Taking your child to the dentist for a tooth extraction is simple and straightforward. The dental procedure doesn't take long, and many dentists offer sedation options for children who fear having a tooth pulled. Sometimes parents can make small mistakes that can cause big problems. Avoid making these mistakes to ensure that your child heals as easily and painlessly as possible after a tooth extraction.
Stop! Don't Let Your Child Immediately Remove Gauze
A dentist is likely to place gauze or something comparable on the area of the tooth extraction. This helps reduce the amount of bleeding and ultimately stop it. Although a child may fuss about it bothering them in their mouth, don't give it to their requests to remove it. The child should keep it in place in their mouth for at least half an hour after the tooth extraction appointment.

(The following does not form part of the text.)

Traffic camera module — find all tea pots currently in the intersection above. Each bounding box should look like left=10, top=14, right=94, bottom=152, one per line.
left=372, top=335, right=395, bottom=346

Stop! Don't Provide Beverages with a Straw
No matter what you do, do not let your child drink beverages through a straw or even a sippy cup after a tooth extraction until the area has completely healed. The force of this can cause bleeding and the removal of the blood clot that forms in the place of the tooth, and that can even trigger a very painful condition known as dry socket.
Stop! Don't Plan Rigorous Activities for the Day of the Extraction
Since a tooth extraction is such a quick and easy procedure, you may feel that it is not a big deal to schedule rigorous activities like sports practices for your child soon after the tooth extraction. However, being too active can slow the healing process. Instead, plan a relaxing day for your child after the tooth extraction. Anticipate that they may get restless, so make sure to have a couple of fun movies on hand and some delicious soft foods they'll enjoy.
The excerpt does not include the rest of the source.